─── EXTRACT PROVIDED ───

Initially, the president of the Southern Truck Owners Union, José Villagran, told 24 Horas that they would “not transport one single kilogram of sugar, nor a single kilogram of rice,” but the CNTC then had a meeting with Interior Minister Victor Pérez and toned down the initial statement. Instead, they said that they would stage peaceful protests and that the supply chain would not be disrupted.
Read our interview with José Villagran here
Three Major Highways Blocked
During the first day of the strike, truckers blocked three major routes: Highways 68, 78, and 5. Interior Undersecretary Francisco Galli told Biobio that the supply chain has not been compromised and that road closures have been “isolated” and mainly in the regions of Valparaíso, Maule, Bío Bío, La Araucanía, Los Ríos, and Los Lagos.
As for other demonstrations, at about 1:00 p.m. four cargo vehicles arrived at the National Congress in Valparaíso, carrying burned trucks with banners that read “No More Violence,” Biobio reports.
In an interview with Radio Agricultura, the defense minister, Mario Desbordes, said he understands the demands and that people should show empathy for the industry “and show solidarity towards what is happening.” He added that “[t]his impasse should be tackled by Congress, the Executive branch and the Department of Justice.”
Opposition sectors pointed at the fact that policemen were absent and the State Security Law, often applied during strikes and marches, was not invoked. They accused the government of treating the truckers different before the law, while strikes from teachers and health workers in the past were met with severe repression. Footage showing truckers threatening non-striking truckers to leave their vehicles indicated the strike was not as peaceful as announced.

─── DATA ───

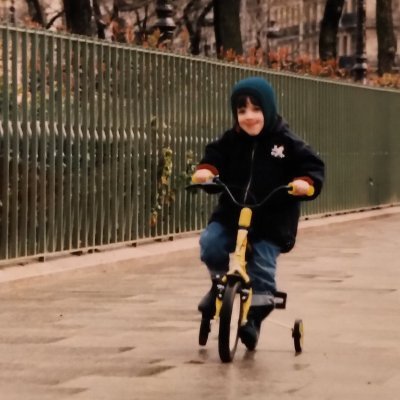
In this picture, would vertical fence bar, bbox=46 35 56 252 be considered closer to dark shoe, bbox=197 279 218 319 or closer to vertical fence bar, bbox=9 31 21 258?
vertical fence bar, bbox=9 31 21 258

───

■ TO BE DONE ■
**A.** Translate this sentence from the trucker strike article into Spanish: "During the first day of the strike, truckers blocked three major routes: Highways 68, 78, and 5."
**B.** Answer these questions from the trucker strike article:
(i) Which minister did the CNTC meet with before toning down its initial statement?
(ii) At about what time did four cargo vehicles arrive at the National Congress in Valparaíso?
(iii) Which radio station interviewed defense minister Mario Desbordes?
The listing is separate material, unrelated to the trucker strike article.

■ ANSWERS FOR THIS EXERCISE ■
**A.** Durante el primer día del paro, los camioneros bloquearon tres rutas principales: las carreteras 68, 78 y 5.

**B.**
(i) Interior Minister Victor Pérez
(ii) About 1:00 p.m.
(iii) Radio Agricultura